Виконт Асториус дал команду городскому судье, и горожане затаили дыхание, глядя на Элизию, выходящую из графского дворца. Женщина закрыла глаза, ослепнув от яркого света, и нетвердым шагом двинулась вперед. Кожа ее стала грязной и серой от долгого заключения в темнице. Позади Элизии шла еврейка-целительница. Тревога на ее лице не сулила ничего хорошего. Толпа тянула головы, стараясь получше разглядеть Элизию. Года молча подошла к подруге, не зная, что сказать. Судья взял обвиняемую за руку и закатал рукав – под ним была льняная повязка. Толпа на площади онемела.
Элизия закрыла глаза и едва заметно кивнула. Чиновник начал разматывать полоски ткани – они падали на землю одна за другой; напряжение на площади нарастало. Стоявший в двух шагах Фродоин безуспешно искал взглядом Году.

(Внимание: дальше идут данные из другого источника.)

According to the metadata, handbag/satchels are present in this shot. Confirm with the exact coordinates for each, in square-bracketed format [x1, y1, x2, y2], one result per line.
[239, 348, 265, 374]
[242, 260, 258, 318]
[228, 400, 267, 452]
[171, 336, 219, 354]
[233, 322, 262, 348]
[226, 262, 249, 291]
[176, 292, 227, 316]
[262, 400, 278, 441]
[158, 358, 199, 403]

Среди знатных дам стояла и бледная Берта Орлеанская. Несмотря на ревность, которая пришла к ней после признания Гали, она тоже сочувствовала Элизии. У себя на родине девушка наблюдала ужасные ордалии: там подозреваемые ходили по углям, сжимали раскаленные железные бруски, а новорожденных детей бросали в воду, чтобы выяснить, кому из тяжущихся благоволит Господь, чей ребенок спасется. Судебный спор – это всегда жестоко. Священники и монахи тихо молились. Бог явит себя посредством ожога на руке этой женщины.